A different approach to preventing medical device-induced thrombogenesis is being pursued by Allvivo Vascular Inc. (Lake Forest, CA). "We develop two types of nonthrombogenic coatings for medical device applications," notes Jennifer Neff, the company's CEO and CTO. "One works through a passive mechanism by incorporating a high density of polyethylene-oxide chains at the device surface. The other combines our nonthrombogenic polymer coating with an active biologic, whose primary function is to prevent activation of the complement cascade."

Known as ProteoGuard, Allvivo's coating technology contains a protein called factor H, Neff explains. Factor H's role is not to inhibit the coagulation cascade directly but to function as a regulator of complement activation. Interrelated with the coagulation cascade, the complement system helps or 'complements' the ability of antibodies and phagocytic cells to remove pathogens from an organism, lysing cells and upregulating the inflammatory response in the presence of a foreign object. If the object cannot be removed, however, prolonged inflammation results. Present in the cells, Factor H provides the signal to prevent the complement from attacking them. By attaching factor H to the device, the foreign-body response is essentially turned off, allowing healthy healing to occur. "This technology," according to Neff,  "has also been found to be highly nonthrombogenic."

Late Stent Thrombosis
In addition to shear forces and the presence of foreign bodies, inflammation is another cause of clotting. "That's what people think happens in the case of late stent thrombosis," Sahatjian states. "It is believed that this condition has to do with prolonged inflammation caused by the stent, the polymer coating of which may prevent healing."

Combating late stent thrombosis depends on the kinds of stents that doctors implant, Lee explains. The drug-eluting coatings deposited on bare-metal stents become degraded over time, exposing the metal at various locations. Thus, even biocompatible materials can cause a thrombogenic reaction to occur once the coating is consumed.
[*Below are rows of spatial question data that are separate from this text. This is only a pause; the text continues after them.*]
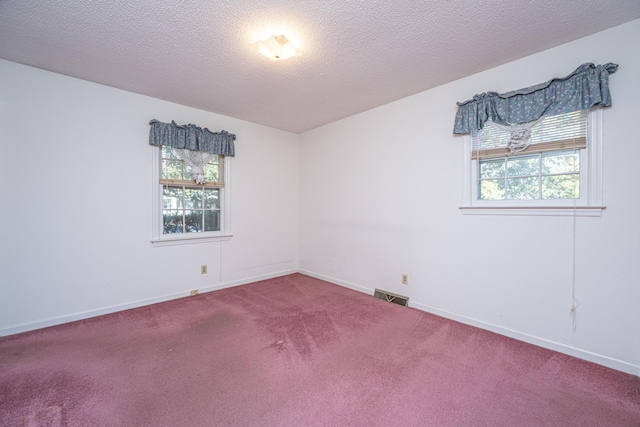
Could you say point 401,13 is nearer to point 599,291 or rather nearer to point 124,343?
point 599,291

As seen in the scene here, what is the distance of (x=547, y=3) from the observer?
1.75m

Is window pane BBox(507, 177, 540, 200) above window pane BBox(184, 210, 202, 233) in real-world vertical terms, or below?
above

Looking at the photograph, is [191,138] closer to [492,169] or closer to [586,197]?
[492,169]

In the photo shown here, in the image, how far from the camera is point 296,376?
1.90 m

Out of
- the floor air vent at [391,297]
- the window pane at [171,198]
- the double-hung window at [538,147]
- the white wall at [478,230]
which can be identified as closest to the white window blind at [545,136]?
the double-hung window at [538,147]

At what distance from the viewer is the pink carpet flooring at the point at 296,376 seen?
1.55m

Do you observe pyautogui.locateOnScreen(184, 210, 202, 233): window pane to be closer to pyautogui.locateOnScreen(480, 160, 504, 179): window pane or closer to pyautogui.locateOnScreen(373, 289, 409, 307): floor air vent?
pyautogui.locateOnScreen(373, 289, 409, 307): floor air vent

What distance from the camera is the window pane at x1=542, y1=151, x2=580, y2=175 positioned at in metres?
2.17

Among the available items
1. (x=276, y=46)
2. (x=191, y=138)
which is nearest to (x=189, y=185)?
(x=191, y=138)

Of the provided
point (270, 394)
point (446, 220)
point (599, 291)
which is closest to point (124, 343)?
point (270, 394)

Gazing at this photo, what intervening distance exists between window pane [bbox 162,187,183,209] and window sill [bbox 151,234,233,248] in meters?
0.42

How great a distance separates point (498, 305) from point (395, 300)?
43.3 inches

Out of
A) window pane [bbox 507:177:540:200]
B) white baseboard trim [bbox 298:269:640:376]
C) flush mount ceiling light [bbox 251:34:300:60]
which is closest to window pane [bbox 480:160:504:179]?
window pane [bbox 507:177:540:200]

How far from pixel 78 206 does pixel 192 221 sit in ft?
3.89
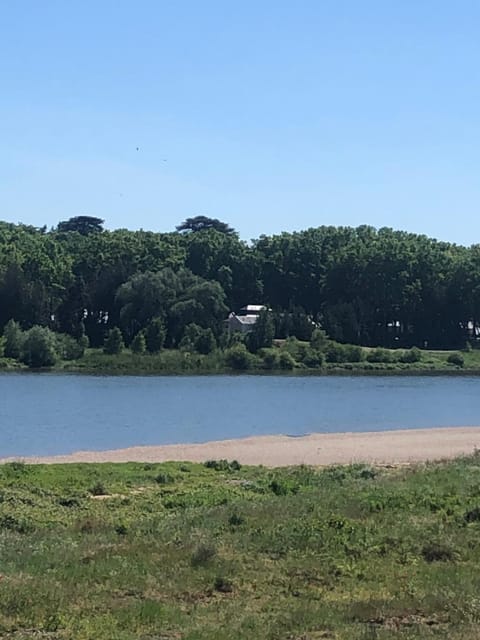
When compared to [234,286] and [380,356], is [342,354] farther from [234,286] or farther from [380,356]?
[234,286]

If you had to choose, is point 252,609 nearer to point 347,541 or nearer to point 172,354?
point 347,541

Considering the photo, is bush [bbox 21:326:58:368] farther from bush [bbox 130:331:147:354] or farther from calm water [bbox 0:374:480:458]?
bush [bbox 130:331:147:354]

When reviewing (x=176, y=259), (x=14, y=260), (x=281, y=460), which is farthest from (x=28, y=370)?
(x=281, y=460)

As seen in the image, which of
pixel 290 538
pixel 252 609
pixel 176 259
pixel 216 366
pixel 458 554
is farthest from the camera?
pixel 176 259

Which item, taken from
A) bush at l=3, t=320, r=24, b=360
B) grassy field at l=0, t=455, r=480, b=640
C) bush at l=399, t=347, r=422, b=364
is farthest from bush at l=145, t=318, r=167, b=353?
grassy field at l=0, t=455, r=480, b=640

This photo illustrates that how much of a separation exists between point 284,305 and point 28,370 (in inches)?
2082

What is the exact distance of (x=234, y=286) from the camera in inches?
6097

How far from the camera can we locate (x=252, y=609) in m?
11.9

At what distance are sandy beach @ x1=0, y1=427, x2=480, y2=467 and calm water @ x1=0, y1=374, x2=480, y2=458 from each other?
13.0 ft

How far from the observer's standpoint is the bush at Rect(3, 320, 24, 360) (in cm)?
11650

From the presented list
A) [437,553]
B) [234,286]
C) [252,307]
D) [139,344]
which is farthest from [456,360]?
[437,553]

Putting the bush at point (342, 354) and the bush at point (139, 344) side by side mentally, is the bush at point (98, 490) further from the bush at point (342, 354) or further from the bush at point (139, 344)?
the bush at point (342, 354)

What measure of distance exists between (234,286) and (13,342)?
150 ft

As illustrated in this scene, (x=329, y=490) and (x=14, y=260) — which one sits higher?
(x=14, y=260)
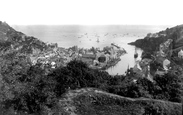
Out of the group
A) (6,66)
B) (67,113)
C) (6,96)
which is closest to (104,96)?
(67,113)

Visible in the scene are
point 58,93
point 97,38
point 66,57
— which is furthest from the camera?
point 97,38

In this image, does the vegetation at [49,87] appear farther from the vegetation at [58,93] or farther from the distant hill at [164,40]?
the distant hill at [164,40]

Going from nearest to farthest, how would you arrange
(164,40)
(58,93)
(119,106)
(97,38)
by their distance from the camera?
1. (119,106)
2. (58,93)
3. (164,40)
4. (97,38)

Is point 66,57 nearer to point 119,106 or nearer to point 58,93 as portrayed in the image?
point 58,93

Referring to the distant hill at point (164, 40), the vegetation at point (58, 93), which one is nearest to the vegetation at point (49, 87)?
the vegetation at point (58, 93)

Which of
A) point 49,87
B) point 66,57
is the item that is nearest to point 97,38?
point 66,57

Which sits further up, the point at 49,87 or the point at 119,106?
the point at 49,87

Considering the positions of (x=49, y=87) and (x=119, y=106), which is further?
(x=49, y=87)

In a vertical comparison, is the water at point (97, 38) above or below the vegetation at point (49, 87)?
below

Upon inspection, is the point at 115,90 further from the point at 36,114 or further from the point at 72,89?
the point at 36,114
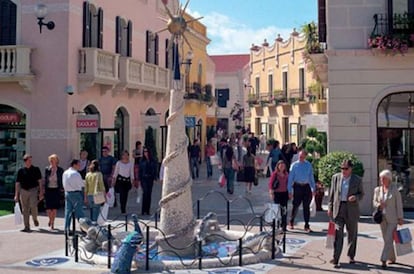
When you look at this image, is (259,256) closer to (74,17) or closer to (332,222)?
(332,222)

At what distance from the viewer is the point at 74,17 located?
18.8 metres

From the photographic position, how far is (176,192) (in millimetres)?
10438

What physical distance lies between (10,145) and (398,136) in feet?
43.3

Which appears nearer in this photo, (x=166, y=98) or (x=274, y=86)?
(x=166, y=98)

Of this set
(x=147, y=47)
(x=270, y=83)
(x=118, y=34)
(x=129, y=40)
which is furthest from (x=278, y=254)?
(x=270, y=83)

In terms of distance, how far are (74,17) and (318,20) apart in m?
8.29

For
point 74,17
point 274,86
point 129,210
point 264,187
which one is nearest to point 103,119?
point 74,17

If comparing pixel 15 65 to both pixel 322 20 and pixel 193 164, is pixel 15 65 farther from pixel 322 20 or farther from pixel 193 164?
pixel 193 164

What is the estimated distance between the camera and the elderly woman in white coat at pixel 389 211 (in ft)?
31.4

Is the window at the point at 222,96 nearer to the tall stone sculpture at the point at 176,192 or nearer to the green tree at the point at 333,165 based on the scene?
the green tree at the point at 333,165

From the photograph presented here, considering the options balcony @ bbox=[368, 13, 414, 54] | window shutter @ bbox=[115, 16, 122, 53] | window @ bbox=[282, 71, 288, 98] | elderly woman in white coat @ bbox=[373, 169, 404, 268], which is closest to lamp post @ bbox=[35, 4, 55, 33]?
window shutter @ bbox=[115, 16, 122, 53]

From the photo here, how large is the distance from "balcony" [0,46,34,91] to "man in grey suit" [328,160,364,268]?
12.2 metres

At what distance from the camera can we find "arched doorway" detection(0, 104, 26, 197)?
19.1 metres

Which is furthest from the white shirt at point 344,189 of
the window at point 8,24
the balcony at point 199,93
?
the balcony at point 199,93
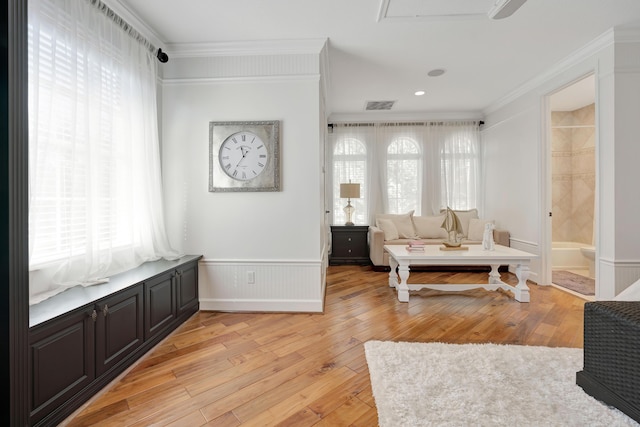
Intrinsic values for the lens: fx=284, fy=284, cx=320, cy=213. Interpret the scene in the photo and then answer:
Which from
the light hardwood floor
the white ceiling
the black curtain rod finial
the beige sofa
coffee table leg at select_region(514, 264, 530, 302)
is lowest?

To prevent such occurrences, OEMs are starting to use bioresorbable materials that enable the stent to degrade by itself.

The risk of late stent thrombosis is thought to increase with the lack of endothelial cell coverage and exposed stent struts, Neff adds. Drug-eluting stents incorporate antiproliferative drugs that may delay or prevent healing of the endothelial lining and increase the likelihood of exposed struts. Exposed struts may also occur because of stent malapposition, which results when one or more struts may not be in full contact with the artery wall, causing blood to flow around the strut and creating turbulence.

Allvivo Vascular's approach to combating restenosis involves inhibiting the process at an early stage, according to Neff. "Our coating prevents device-induced inflammation and thrombus, which are early triggers of the restenosis process. An advantage of this approach is that it does not impair healing and provides a favorable surface for regeneration of the endothelial layer, which provides long-term protection against late stent thrombosis."